Moroccan seders blend cuisines of East and West

NEW YORK — “When most Americans think of Morocco, they envision Casablanca,” says Dani Moyal, discussing the mix of Muslim and French cultures among Jews in her homeland.

Although she was born in Fez, her husband hails from Casablanca, the city immortalized in the classic film of the same name starring Humphrey Bogart and Ingrid Bergman.

Jews inhabited Morocco for at least seven centuries before Arab settlers arrived. Many of them came from the Iberian Peninsula following the expulsion of Jews from Spain in 1492.

For the most part, Muslims have coexisted peacefully with Jews for more than 1,000 years in this North African nation on the Mediterranean Sea, which grants Jews full rights as citizens.

“Influenced by Muslim culture, our traditions are strong,” says Moyal, describing the Asian jewelry and caftans that Jewish and Muslim women wear. At weddings, brides run henna through their hair and don ornate handcrafted gowns embroidered with gold thread.

At sundown after the eighth day of Passover, it is Muslims who bring the holiday to a close, starting a unique festivity called the Mimouna (pronounced Me-moo-na). Muslim friends return flour to Jewish homes by arriving with enough cakes, cookies, pastries, breads and crepes to cover a dining-room table. Carrying wheat from the field, they drape branches around picture frames and mirrors, and on chandeliers and tables.

“The Mimouna is more fun than you can imagine,” says Moyal, explaining that Jews leave their front doors open all night. They go from place to place, stopping to enjoy sweets and tea, before moving on to the next family or returning home to receive guests. Moyal said that some people spontaneously stay and party at the last home they visit.

Although Mimouna celebrations haven’t caught on in New York, where Moyal now lives, in France, Canada and Israel, they are big events, equally popular among Ashkenazi Jews who are invited to join in by Moroccan friends. A celebration is scheduled at 7 p.m. Sunday, April 15 at the Albert L. Schultz Jewish Community Center in Palo Alto. For information, call (650) 344-8878.

Because most Mimouna confections call for flour, they are unsuitable for Passover consumption.

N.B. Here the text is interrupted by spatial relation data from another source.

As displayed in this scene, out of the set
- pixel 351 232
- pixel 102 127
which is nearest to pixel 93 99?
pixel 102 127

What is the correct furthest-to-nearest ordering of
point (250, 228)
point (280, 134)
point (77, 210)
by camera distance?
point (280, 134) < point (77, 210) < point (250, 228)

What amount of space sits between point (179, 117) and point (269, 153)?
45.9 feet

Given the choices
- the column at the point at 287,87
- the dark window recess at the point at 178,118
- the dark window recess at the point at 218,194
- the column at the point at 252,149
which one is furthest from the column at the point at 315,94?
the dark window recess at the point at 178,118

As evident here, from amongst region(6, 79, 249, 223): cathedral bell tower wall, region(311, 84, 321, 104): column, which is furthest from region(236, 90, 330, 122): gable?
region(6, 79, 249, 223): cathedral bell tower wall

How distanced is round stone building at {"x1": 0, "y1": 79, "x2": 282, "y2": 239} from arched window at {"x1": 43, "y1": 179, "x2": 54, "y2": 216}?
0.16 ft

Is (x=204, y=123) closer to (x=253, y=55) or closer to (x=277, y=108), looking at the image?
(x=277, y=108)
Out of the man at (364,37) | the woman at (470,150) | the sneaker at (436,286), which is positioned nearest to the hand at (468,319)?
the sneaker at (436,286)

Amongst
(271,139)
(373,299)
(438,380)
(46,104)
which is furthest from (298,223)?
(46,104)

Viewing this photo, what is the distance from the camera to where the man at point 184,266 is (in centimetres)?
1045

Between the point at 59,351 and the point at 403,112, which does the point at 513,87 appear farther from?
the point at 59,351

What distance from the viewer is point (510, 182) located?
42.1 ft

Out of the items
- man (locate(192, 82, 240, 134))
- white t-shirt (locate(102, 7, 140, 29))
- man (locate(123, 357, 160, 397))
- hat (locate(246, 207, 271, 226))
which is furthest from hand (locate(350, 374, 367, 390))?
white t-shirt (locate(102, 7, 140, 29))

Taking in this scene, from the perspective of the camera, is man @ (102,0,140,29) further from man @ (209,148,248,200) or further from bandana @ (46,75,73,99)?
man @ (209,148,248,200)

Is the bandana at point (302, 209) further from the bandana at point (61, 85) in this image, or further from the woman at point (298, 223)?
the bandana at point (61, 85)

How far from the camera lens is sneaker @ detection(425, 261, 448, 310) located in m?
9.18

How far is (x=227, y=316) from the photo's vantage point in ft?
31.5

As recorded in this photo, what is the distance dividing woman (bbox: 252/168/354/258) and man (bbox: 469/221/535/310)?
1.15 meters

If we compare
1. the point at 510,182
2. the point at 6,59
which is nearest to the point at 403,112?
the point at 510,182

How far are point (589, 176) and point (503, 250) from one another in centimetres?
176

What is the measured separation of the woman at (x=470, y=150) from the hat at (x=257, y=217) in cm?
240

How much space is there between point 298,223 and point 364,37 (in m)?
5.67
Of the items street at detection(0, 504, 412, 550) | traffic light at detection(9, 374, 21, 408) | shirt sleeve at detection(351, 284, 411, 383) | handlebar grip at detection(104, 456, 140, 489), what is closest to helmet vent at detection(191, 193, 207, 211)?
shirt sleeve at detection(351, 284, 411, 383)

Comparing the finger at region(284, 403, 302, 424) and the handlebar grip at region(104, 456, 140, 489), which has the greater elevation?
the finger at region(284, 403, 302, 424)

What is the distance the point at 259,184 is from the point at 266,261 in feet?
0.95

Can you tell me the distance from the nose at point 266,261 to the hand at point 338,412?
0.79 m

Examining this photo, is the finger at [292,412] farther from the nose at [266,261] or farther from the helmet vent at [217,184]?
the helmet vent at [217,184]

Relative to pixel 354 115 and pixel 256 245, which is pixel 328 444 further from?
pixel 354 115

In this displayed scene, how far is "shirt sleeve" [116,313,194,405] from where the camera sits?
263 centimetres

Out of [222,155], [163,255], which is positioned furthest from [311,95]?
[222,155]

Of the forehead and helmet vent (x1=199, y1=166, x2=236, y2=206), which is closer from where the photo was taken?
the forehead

But one of the most cherished recipes, zabane (pronounced za-ban), is made with whipped egg whites and sugar, beaten until the mixture is the gooey consistency of caramel. Served in a bowl, zabane is a pareve confection, eaten with a spoon.

Perusing recipes in the cookbook “La Cuisine Juive Morocaine,” written by Vivane et Nina Moryoussef, Moyal waxes poetic about the fresh vegetables and cilantro that flavor the dry fava bean soup that is served on the first and second nights of Passover. Sephardi custom permits people to partake in beans and rice during the holiday.

Reminiscing about Passover food evokes poignant memories of seders from long ago. Although Moyal has lived in America for two decades, in recent years she has started to really miss her homeland, where her parents still reside. Like them, much of Morocco’s Jewish population consists of couples whose grown children have immigrated to other countries.

In 1948, there were approximately 250,000 Jews in Morocco; today the population has dwindled to between 2,000 and 5,000.

“Morocco is something that’s a part of me; it’s very rich,” says Moyal, who is traveling home with her husband and three children for Passover.

At the seder, as she recites “Next year, in Jerusalem,” she will be overjoyed to be with her family in Fez.